TEXT BLOCK:
Case:
BGHZ 49, 56 VIII. Civil Senate (VIII ZR 150/65)
Date:
15 November 1967
Note:
Translated German Cases and Materials under the direction of Professors P. Schlechtriem, B. Markesinis and S. Lorenz
Translated by:
Mrs Irene Snook
Copyright:
Professor B.S. Markesinis

The defendants, a married couple, had had a service tenancy of a house belonging to the plaintiff at a monthly rent of DM 100. para. 5 of the tenancy agreement ran as follows: "2. The tenant must bear the cost of decorating the leased premises and of maintaining them in a decorated state: redecoration includes making good any harm caused to the finish of walls, ceilings and floors by the fault of the tenant. The landlord may require the tenant to execute any appropriate redecoration in a proper manner. 5. Should the tenant fail to execute necessary repairs without delay on the written demand of the landlord, the land- lord may have the redecoration done at the tenant's expense" para. 14 no. 1 provided that at the end of the tenancy the premises were to be delivered up in proper condition. The defendants occupied the premises for six years and moved out at the end of December 1962 without having done any redecoration at all.

By contract dated 10 and 14 February 1963 the plaintiff leased the dwelling to another married couple, Mr. and Mrs. JR., at a monthly rent of DM 200; the new tenants contracted to execute the necessary redecoration at their own expense and actually did so. The plaintiff claims the sum of DM 1,146.60 damages for breach of para. 5 no. 2 of the lease contract. Both lower courts gave judgment for the plaintiff, and the defendants' appeal is now dismissed.

WHAT THIS TASK INVOLVES: Transcribe word for word the part of the tenancy case starting at "By contract dated" and ending at "is now dismissed.".

SUPPLIED INFORMATION:
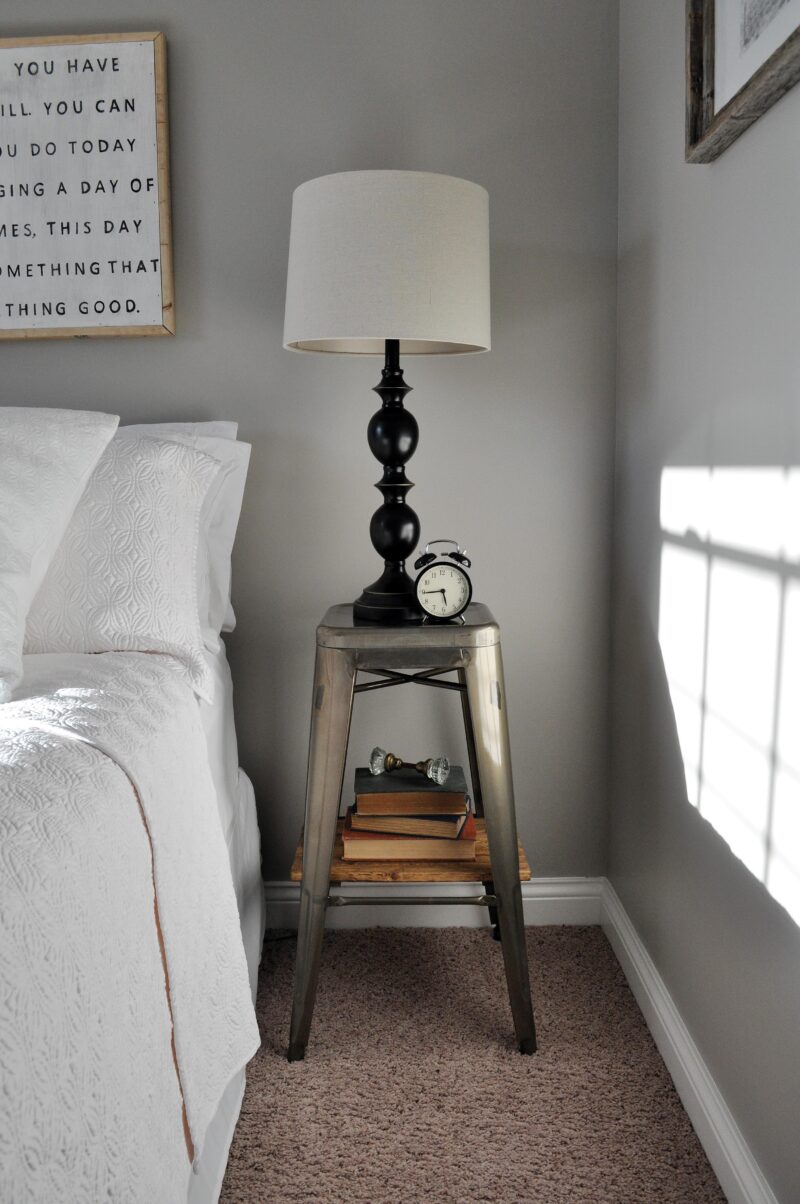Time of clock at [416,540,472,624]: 5:44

ANSWER TO THE TASK:
By contract dated 10 and 14 February 1963 the plaintiff leased the dwelling to another married couple, Mr. and Mrs. JR., at a monthly rent of DM 200; the new tenants contracted to execute the necessary redecoration at their own expense and actually did so. The plaintiff claims the sum of DM 1,146.60 damages for breach of para. 5 no. 2 of the lease contract. Both lower courts gave judgment for the plaintiff, and the defendants' appeal is now dismissed.